It's a caffeine-fueled pep talk he tries to give her Monday morning, jittery: bouncing around the kitchen on espresso, eager to get to his writing but desperate to tell his daughter exactly what he thinks about her ex-husband without coming on too strong - thinking ‘I need to express equanimity' and let my fear, hatred and delusion pass through me: ‘Anger is like a hot coal held in one's own hand that injures the carrier.' And, ‘When the pimp's in the crib, ma, drop it like it's hot,' he mutters. He's channeling his rap vipassana teacher and suddenly stricken that he's violated the precept of taking intoxicants — the coffee this morning to counter the beer last night, not to mention the weed he'd smoked over the weekend in the hot tub with the divorcee from the W4M ad who'd gone on to give him the best blowjob of his life. It's a wonder he'd slept at all. To the toaster, the fridge, back to the sink, the kettle, a sip of coffee, a glance at the newspaper (“stocks showed little impetus to recover from last week's losses as Herman Cain tried to get sexual favors in exchange for his help finding a new job for a woman who had recently lost her post”) — always a source of inspiration for new poems — Ezra Pound: “Poetry is news that stays news,” and so on, et cetera; and ‘My son-in-law's a son-of-a-bitch.' Breathe.
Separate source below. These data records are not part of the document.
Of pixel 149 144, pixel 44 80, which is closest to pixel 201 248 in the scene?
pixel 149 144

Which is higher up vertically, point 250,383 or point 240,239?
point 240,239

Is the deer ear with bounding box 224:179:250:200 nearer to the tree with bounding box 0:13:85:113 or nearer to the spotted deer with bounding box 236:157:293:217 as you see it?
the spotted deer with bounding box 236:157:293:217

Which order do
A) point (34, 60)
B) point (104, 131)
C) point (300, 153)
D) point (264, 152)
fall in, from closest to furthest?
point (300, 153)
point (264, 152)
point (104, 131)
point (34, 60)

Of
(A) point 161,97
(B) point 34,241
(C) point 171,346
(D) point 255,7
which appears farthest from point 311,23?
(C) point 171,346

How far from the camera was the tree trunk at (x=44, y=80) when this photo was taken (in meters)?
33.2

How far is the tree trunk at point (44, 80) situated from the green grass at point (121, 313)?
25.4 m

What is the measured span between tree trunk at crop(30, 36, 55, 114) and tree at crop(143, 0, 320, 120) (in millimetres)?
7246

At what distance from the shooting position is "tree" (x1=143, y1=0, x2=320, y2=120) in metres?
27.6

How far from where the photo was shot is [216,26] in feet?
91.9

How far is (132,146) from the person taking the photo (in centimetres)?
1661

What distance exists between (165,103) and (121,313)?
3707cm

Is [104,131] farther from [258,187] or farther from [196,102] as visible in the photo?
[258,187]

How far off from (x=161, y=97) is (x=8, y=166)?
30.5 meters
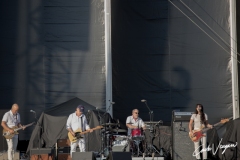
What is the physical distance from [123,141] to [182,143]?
5.83 feet

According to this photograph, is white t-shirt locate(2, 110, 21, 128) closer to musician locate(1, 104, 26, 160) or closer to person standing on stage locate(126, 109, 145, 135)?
musician locate(1, 104, 26, 160)

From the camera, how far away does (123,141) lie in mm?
20062

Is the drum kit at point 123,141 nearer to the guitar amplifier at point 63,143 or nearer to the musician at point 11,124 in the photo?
the guitar amplifier at point 63,143

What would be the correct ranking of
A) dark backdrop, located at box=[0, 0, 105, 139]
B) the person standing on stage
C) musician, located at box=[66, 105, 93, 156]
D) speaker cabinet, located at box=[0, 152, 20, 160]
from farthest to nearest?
dark backdrop, located at box=[0, 0, 105, 139], the person standing on stage, speaker cabinet, located at box=[0, 152, 20, 160], musician, located at box=[66, 105, 93, 156]

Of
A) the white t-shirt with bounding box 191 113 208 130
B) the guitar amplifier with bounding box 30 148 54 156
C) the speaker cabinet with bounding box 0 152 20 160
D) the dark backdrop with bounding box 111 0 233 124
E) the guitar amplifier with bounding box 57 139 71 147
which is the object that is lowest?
the speaker cabinet with bounding box 0 152 20 160

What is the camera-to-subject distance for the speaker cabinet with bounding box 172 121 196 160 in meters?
19.5

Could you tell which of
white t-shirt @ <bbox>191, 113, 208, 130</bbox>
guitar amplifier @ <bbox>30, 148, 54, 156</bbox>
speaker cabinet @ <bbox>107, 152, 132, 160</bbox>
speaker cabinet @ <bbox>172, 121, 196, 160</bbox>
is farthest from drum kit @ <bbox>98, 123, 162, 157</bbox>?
speaker cabinet @ <bbox>107, 152, 132, 160</bbox>

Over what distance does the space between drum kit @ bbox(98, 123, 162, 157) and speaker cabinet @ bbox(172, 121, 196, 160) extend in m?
0.97

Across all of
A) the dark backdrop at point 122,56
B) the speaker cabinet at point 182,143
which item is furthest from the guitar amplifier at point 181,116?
the dark backdrop at point 122,56

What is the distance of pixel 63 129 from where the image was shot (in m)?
22.0

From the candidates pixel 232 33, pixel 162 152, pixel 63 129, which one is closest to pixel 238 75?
pixel 232 33

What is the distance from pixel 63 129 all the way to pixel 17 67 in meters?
3.88

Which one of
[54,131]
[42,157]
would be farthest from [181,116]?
[54,131]

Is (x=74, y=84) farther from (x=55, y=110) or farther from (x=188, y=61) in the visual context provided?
(x=188, y=61)
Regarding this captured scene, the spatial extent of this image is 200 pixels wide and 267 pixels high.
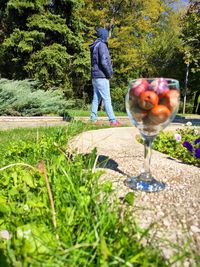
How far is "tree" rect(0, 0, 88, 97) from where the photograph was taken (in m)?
14.7

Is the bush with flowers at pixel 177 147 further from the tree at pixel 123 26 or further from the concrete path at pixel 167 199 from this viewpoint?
the tree at pixel 123 26

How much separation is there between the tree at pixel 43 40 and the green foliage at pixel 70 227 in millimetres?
12941

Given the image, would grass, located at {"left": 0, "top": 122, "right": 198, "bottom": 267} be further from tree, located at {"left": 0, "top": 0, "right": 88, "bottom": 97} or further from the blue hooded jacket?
tree, located at {"left": 0, "top": 0, "right": 88, "bottom": 97}

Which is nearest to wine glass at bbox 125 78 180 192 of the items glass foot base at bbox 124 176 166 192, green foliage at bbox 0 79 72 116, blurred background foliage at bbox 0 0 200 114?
glass foot base at bbox 124 176 166 192

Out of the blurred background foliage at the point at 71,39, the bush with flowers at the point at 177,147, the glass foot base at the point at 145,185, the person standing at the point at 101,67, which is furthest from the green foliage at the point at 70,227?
the blurred background foliage at the point at 71,39

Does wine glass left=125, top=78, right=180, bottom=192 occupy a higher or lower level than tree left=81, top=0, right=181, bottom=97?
lower

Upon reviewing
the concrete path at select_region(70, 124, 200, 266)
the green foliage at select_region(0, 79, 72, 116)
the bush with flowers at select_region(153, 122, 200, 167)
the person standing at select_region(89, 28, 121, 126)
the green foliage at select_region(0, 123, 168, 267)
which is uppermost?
the person standing at select_region(89, 28, 121, 126)

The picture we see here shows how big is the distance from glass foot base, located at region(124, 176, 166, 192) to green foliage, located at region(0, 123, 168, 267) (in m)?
0.22

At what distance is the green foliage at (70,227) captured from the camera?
4.01 ft

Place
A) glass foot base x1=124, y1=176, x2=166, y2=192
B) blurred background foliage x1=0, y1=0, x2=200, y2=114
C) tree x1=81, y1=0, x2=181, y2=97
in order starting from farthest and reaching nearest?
tree x1=81, y1=0, x2=181, y2=97
blurred background foliage x1=0, y1=0, x2=200, y2=114
glass foot base x1=124, y1=176, x2=166, y2=192

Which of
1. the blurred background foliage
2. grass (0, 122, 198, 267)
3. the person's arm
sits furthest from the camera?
the blurred background foliage

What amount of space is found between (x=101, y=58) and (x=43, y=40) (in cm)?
974

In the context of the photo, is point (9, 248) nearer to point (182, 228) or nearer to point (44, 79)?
point (182, 228)

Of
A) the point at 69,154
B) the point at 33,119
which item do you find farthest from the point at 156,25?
the point at 69,154
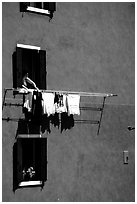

She's pulling on her socks, sitting on the floor of the mud-room, tears streaming down her face while she avoids looking at her father - who's breathless about something too - but still she smiles at Bozo the yellow lab that's bouncing up and down (and sideways) and whacking her with the wag of his forearm-thick tail; the dog's not a coffee drinker but he's acting like one. He'd slept beside her all night long and woke her by licking her foot; I'm sure my father put him up to it, she thought. Her father is hovering the way fathers do; she imagines he has the words inside him and only once she's out in the garden with the dog will he be able to say something and then probably only on paper. He'll hand her a letter when she gets back from the walk, she thinks, or one of his poems; and while it'll be perfect, his brand of compassion and art mixed into one, it won't relate to what she's feeling right now. Some trick of the morning light makes the tattoo on her ankle look like the burn from a branding iron. She had watched her father as he slept last night. He was handsome and innocent, like a baby boy. Yesterday she had been to see his doctor and to hear the results of the tests and she had not been able to tell him what she had heard, and besides, he was absorbed in thinking about her asshole of an ex-husband.
Then her father kneels beside her and she feels his hot coffee breath and his hand on her shoulder. “I know I'm getting fruitier by the year, but a father will always want to protect his daughter, you know,” he says. “I'll make you some jello while you're out.”